→ WHAT IS NEEDED: Could you write out every one of the lines below exactly, leaving the pictures out of your answer?

→ MATERIAL SHOWN:

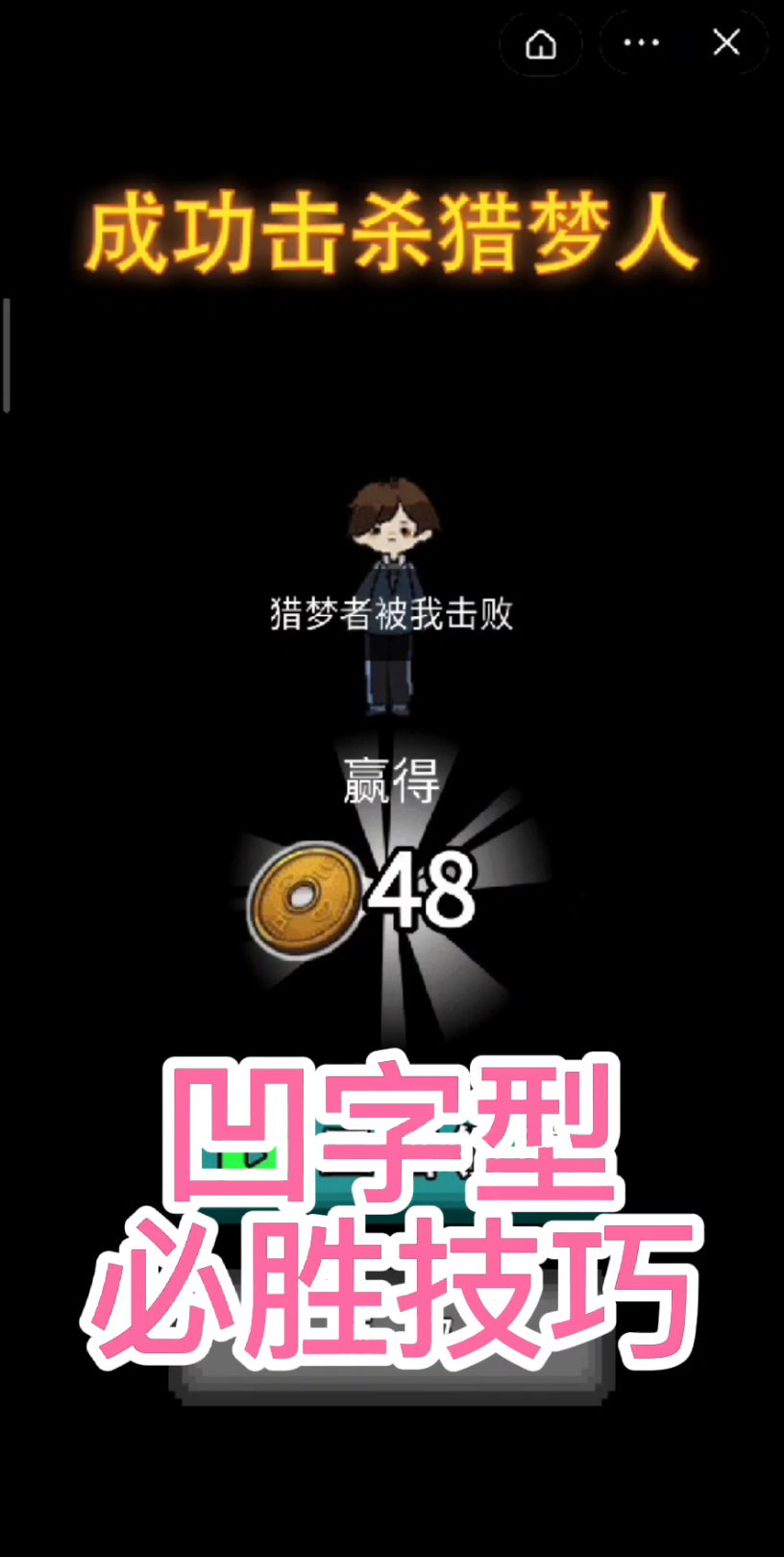 女神宿舍游戏必胜技巧#恐怖游戏哔哩哔哩bilibili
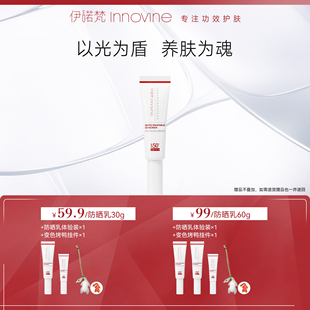 伊诺梵轻柔水润高倍防晒乳霜军训学生女男SPF50+PA+++正品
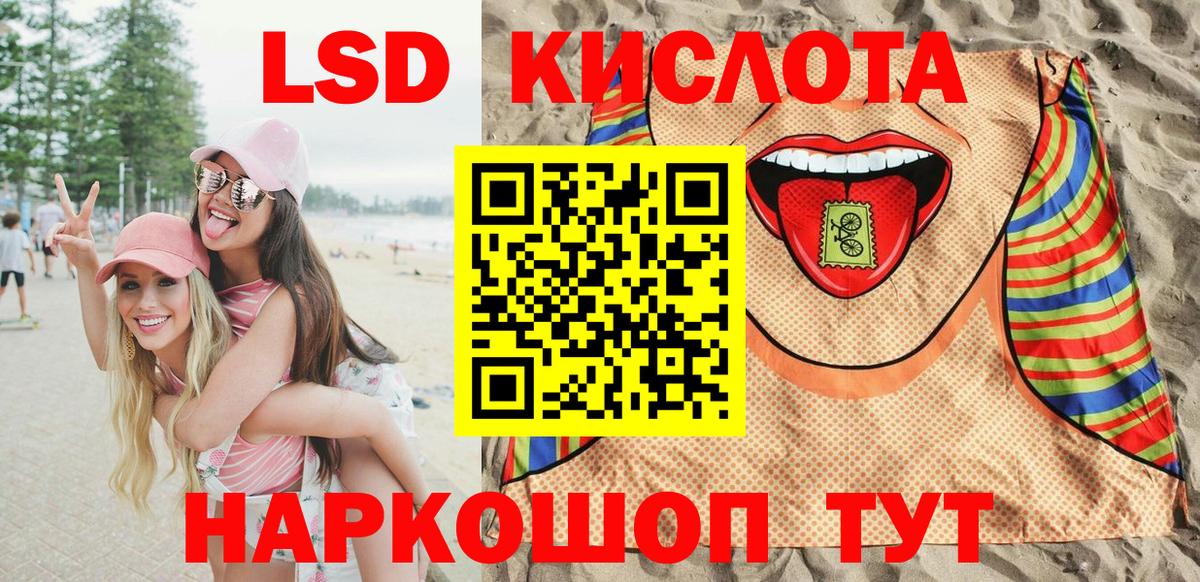 Марки N-bome  Марки N-bome 1,8мг  Вход с VPN  Лесозаводск  Марки N-bome 1,8мг 
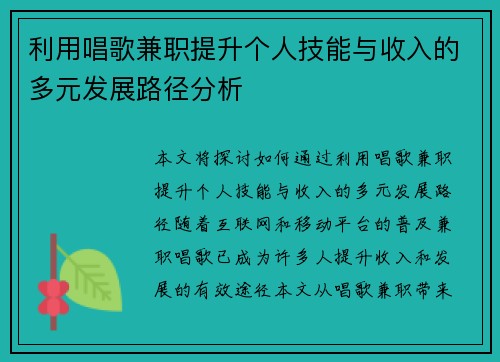 利用唱歌兼职提升个人技能与收入的多元发展路径分析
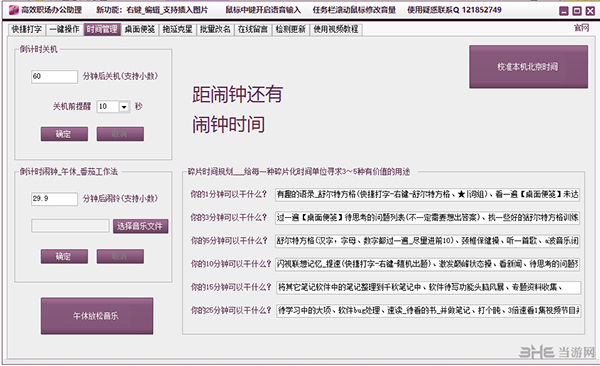 高效职场办公助理截图4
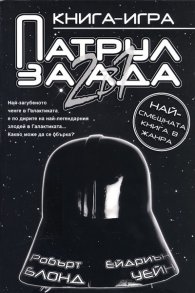 Патрул за ада: 2 в 1/ Книга-игра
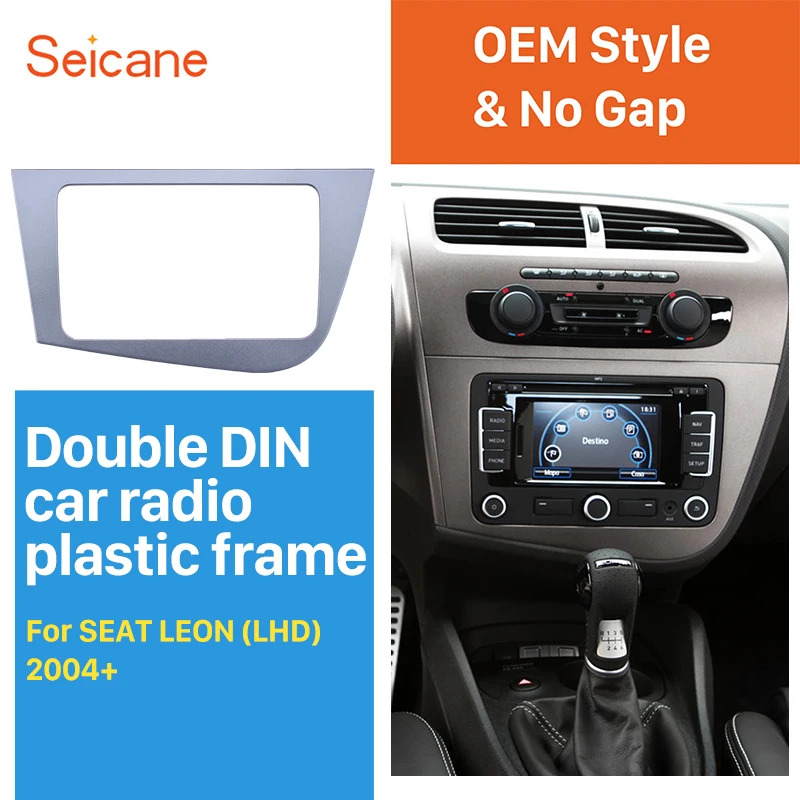 Seicane 2 Din фасции для 2005-2011 Seat Leon Левостороннее вождение автомобиля радио Панель рамка автомобиля консоль отделка комплект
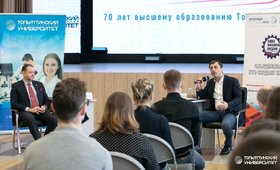 Тольяттинский государственный университет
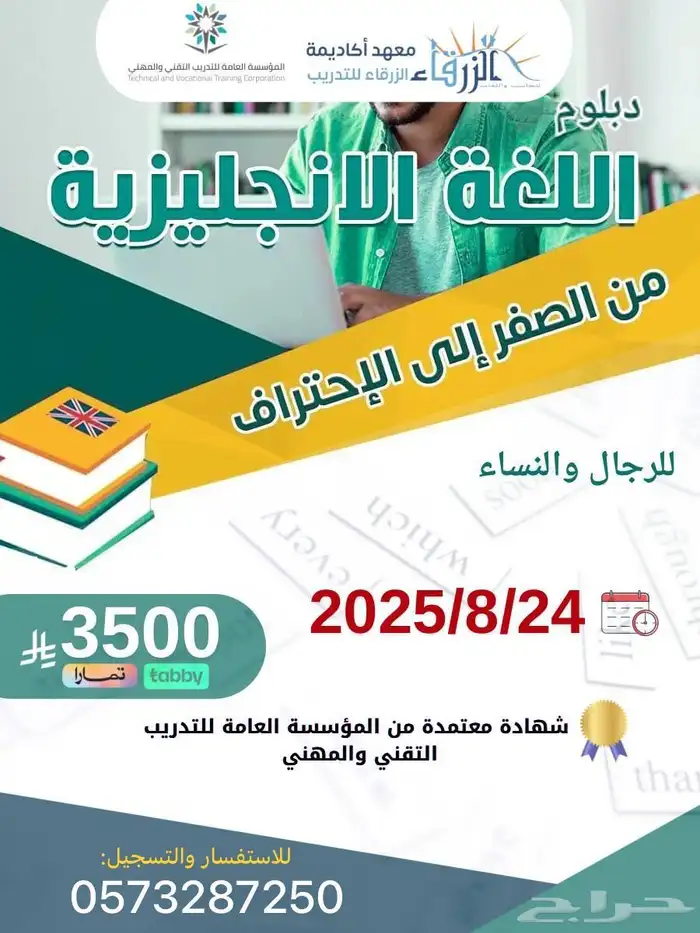 دبلوم سنة (اللغة الانجليزية من الصفر إلى الاحتراف-اونلاين) 0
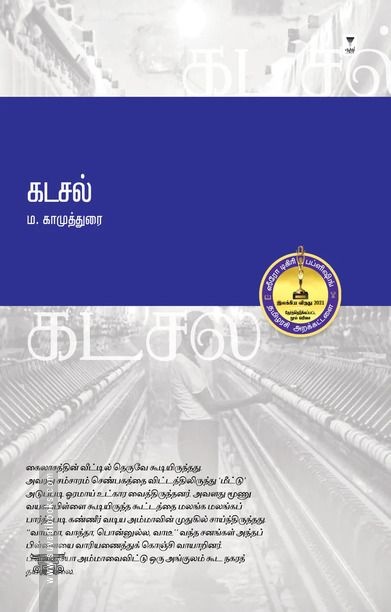 கடசல்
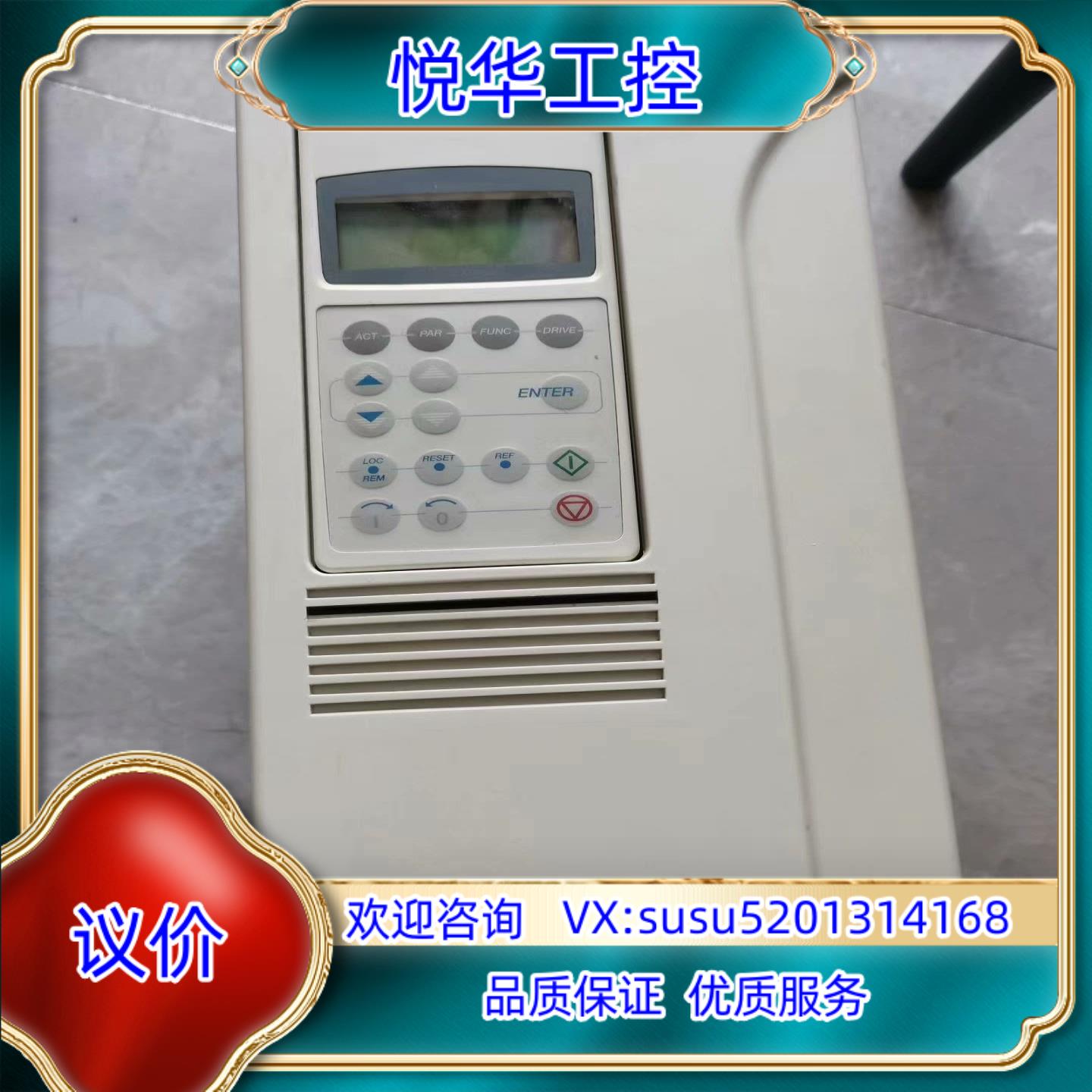 ABB变频器ACS800-01-0011-3+901全新的议价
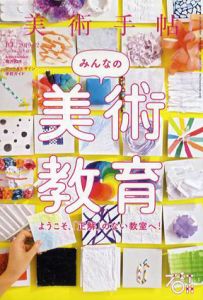 美術手帖　2019.2　みんなの美術教育/Artist Interview:梅沢和木のサムネール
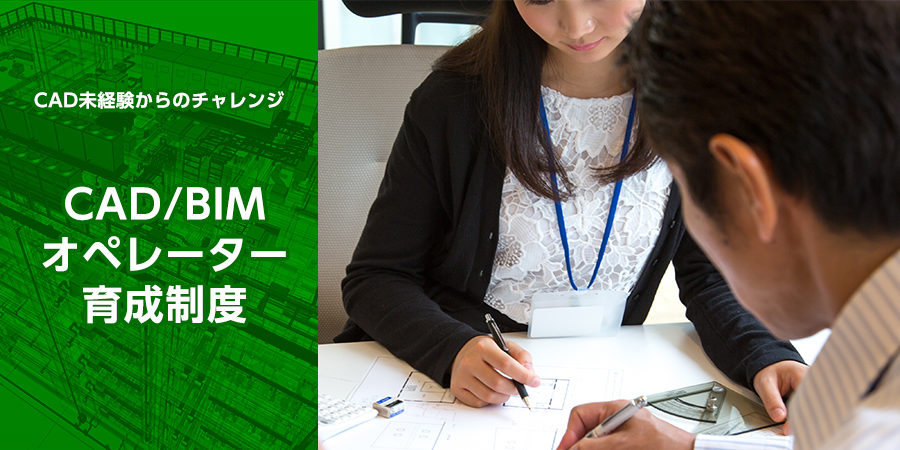 CADオペレーター・設計補助業務で働く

→ EXPECTED OUTPUT:
 女神宿舍游戏必胜技巧#恐怖游戏哔哩哔哩bilibili
 伊诺梵轻柔水润高倍防晒乳霜军训学生女男SPF50+PA+++正品
 Марки N-bome  Марки N-bome 1,8мг  Вход с VPN  Лесозаводск  Марки N-bome 1,8мг 
 利用唱歌兼职提升个人技能与收入的多元发展路径分析
 高效职场办公助理截图4
 Патрул за ада: 2 в 1/ Книга-игра
 Seicane 2 Din фасции для 2005-2011 Seat Leon Левостороннее вождение автомобиля радио Панель рамка автомобиля консоль отделка комплект
 Тольяттинский государственный университет
 دبلوم سنة (اللغة الانجليزية من الصفر إلى الاحتراف-اونلاين) 0
 கடசல்
 ABB变频器ACS800-01-0011-3+901全新的议价
 美術手帖　2019.2　みんなの美術教育/Artist Interview:梅沢和木のサムネール
 CADオペレーター・設計補助業務で働く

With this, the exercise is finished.